● **THE TASK**:
Copy out exactly the lines from the one containing "Portrayed in this" to the end of the records below, both included, and nothing else.

>>>

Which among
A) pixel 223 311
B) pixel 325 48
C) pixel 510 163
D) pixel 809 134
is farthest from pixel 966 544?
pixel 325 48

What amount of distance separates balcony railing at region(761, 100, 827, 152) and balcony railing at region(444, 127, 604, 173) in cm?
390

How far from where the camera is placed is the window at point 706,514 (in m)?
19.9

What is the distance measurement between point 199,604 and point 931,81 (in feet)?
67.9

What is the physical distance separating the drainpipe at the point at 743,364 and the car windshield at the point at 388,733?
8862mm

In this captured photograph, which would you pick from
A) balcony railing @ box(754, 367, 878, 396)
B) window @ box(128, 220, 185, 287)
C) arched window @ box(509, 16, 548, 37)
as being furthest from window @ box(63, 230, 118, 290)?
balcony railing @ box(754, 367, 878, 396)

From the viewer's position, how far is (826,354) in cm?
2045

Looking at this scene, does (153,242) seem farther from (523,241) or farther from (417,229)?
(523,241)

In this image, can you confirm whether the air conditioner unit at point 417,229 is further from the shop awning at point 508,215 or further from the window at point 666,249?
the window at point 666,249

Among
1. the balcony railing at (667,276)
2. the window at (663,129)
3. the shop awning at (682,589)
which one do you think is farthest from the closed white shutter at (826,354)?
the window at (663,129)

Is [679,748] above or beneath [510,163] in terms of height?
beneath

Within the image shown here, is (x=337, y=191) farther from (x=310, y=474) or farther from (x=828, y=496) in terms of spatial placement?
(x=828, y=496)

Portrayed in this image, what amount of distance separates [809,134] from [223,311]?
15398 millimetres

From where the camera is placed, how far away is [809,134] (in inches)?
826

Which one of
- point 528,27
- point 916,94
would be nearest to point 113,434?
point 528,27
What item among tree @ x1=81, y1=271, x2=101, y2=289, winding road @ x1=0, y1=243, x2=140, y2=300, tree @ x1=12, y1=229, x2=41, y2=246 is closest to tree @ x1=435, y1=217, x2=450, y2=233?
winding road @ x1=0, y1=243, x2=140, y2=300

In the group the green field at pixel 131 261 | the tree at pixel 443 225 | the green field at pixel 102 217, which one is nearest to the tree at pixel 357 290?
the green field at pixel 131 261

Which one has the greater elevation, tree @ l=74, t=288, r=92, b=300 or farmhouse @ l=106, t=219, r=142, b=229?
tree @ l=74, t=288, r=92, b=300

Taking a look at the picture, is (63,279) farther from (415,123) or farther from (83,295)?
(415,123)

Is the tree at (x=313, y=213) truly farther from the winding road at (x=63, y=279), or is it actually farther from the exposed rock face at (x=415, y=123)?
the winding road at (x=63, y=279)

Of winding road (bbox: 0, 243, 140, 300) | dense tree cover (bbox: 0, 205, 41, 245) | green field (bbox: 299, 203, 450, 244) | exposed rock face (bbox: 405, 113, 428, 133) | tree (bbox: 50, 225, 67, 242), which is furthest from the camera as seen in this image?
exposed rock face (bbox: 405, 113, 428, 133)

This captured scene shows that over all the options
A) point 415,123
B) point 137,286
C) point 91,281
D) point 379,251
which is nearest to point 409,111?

<<<

● **TASK SOLUTION**:
Portrayed in this image, what amount of distance separates [809,134] from [223,311]?
15398 millimetres

From where the camera is placed, how far away is [809,134] (in inches)?
826

Which one of
- point 528,27
- point 916,94
would be nearest to point 113,434?
point 528,27
What item among tree @ x1=81, y1=271, x2=101, y2=289, winding road @ x1=0, y1=243, x2=140, y2=300, tree @ x1=12, y1=229, x2=41, y2=246 is closest to tree @ x1=435, y1=217, x2=450, y2=233?
winding road @ x1=0, y1=243, x2=140, y2=300

In the group the green field at pixel 131 261 | the tree at pixel 443 225 | the green field at pixel 102 217, which one is nearest to the tree at pixel 357 290?
the green field at pixel 131 261

Which one has the greater elevation, tree @ l=74, t=288, r=92, b=300 or farmhouse @ l=106, t=219, r=142, b=229?
tree @ l=74, t=288, r=92, b=300

Taking a look at the picture, is (63,279) farther from (415,123) or farther from (83,295)?
(415,123)

Is the tree at (x=313, y=213) truly farther from the winding road at (x=63, y=279), or is it actually farther from the exposed rock face at (x=415, y=123)?
the winding road at (x=63, y=279)

Of winding road (bbox: 0, 243, 140, 300) | dense tree cover (bbox: 0, 205, 41, 245) | green field (bbox: 299, 203, 450, 244) | exposed rock face (bbox: 405, 113, 428, 133) | tree (bbox: 50, 225, 67, 242), which is furthest from the camera as seen in this image?
exposed rock face (bbox: 405, 113, 428, 133)

This captured scene shows that over all the options
A) point 415,123
B) point 137,286
C) point 91,281
D) point 379,251
which is nearest to point 409,111?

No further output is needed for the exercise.